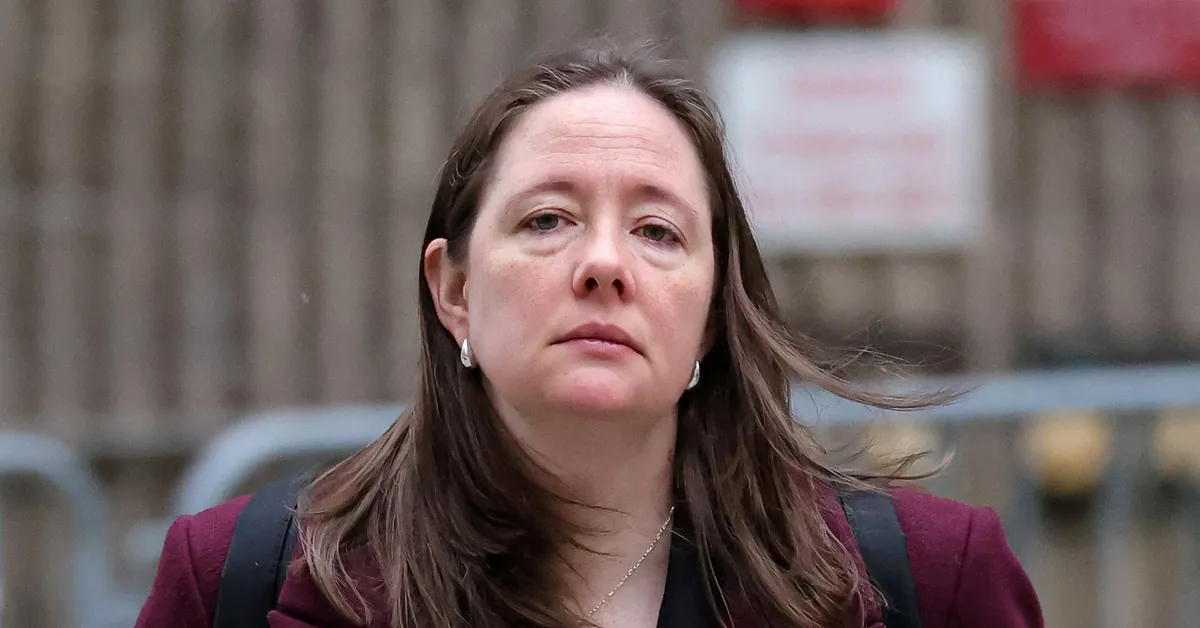 Maurene Comey Sues Trump Administration After Abrupt Firing: A Legal Battle Unfolds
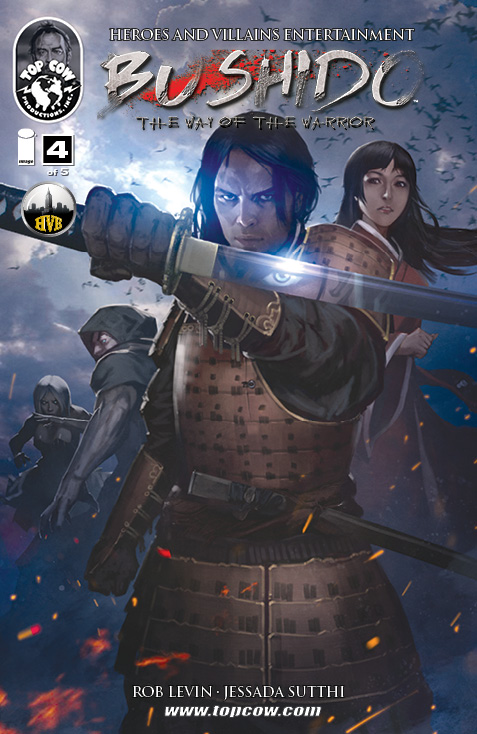 Bushido #4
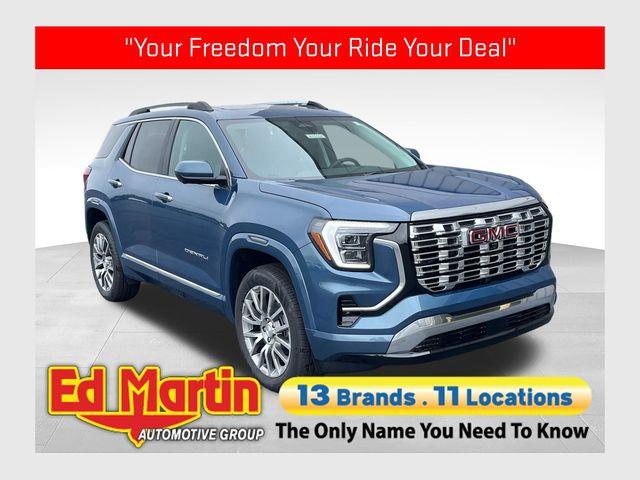 New 2026 GMC Terrain Denali
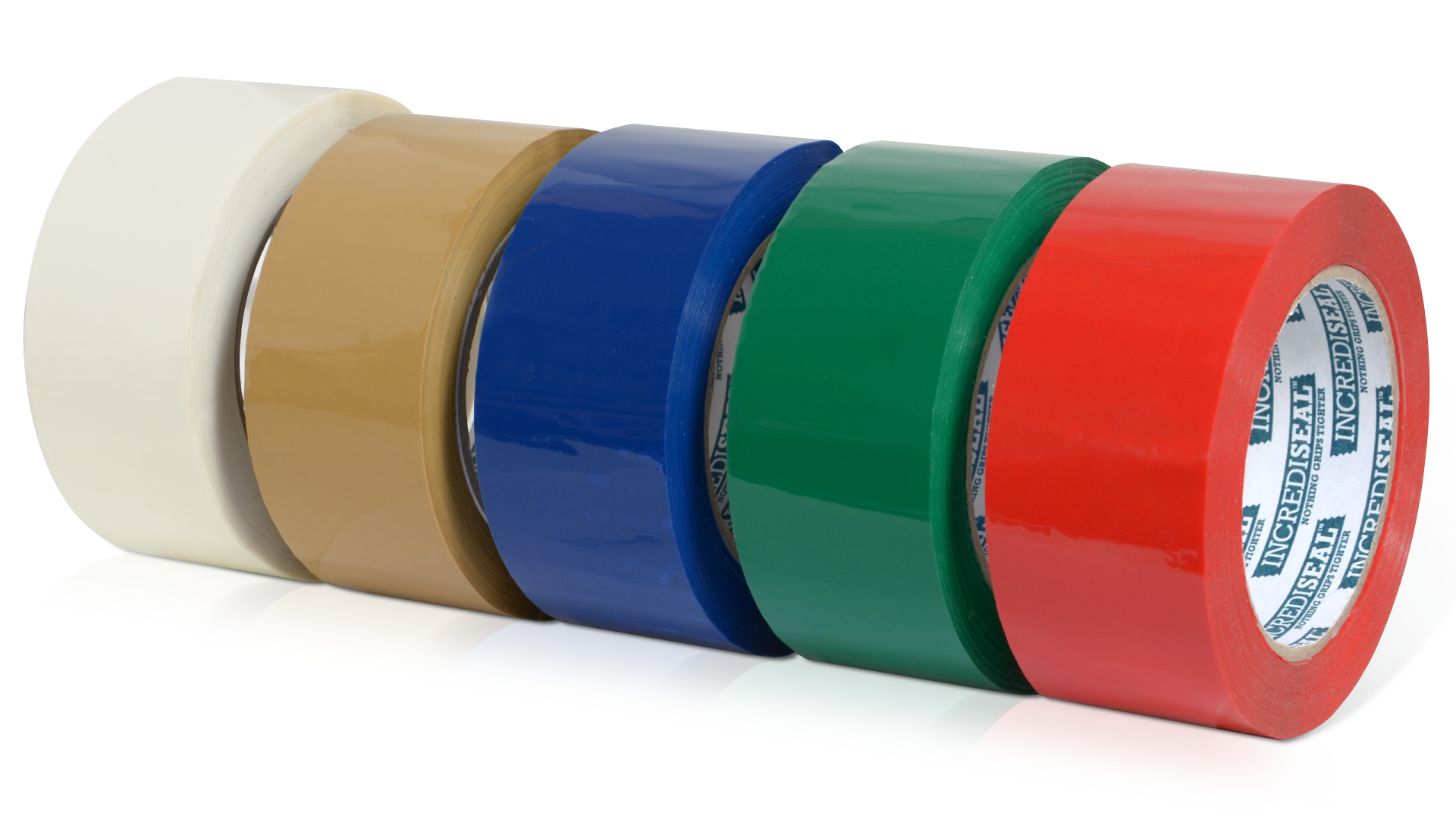 IncrediSeal Packaging Tapes Strong Durable Tapes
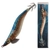 Sea Harvester Squid Jig 2.5g Blue Kohe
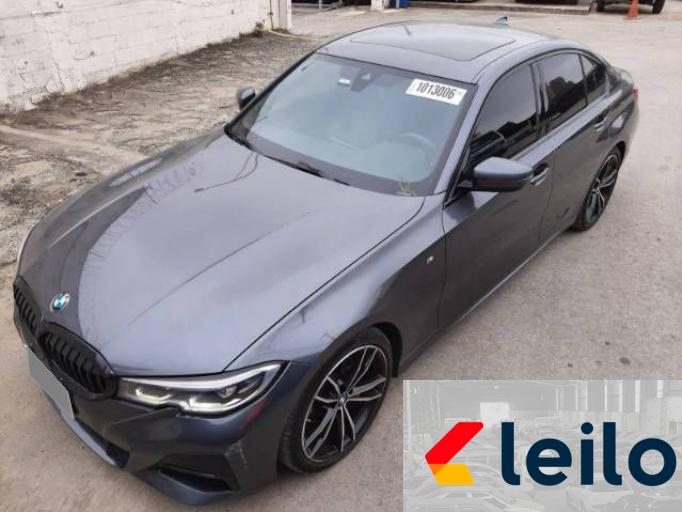 BMW SERIE 3 22/22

[EXERCISE INSTRUCTIONS]
Reproduce the six lines above word for word, leaving out the pictures.

[OUTPUT OF THE EXERCISE]
 Maurene Comey Sues Trump Administration After Abrupt Firing: A Legal Battle Unfolds
 Bushido #4
 New 2026 GMC Terrain Denali
 IncrediSeal Packaging Tapes Strong Durable Tapes
 Sea Harvester Squid Jig 2.5g Blue Kohe
 BMW SERIE 3 22/22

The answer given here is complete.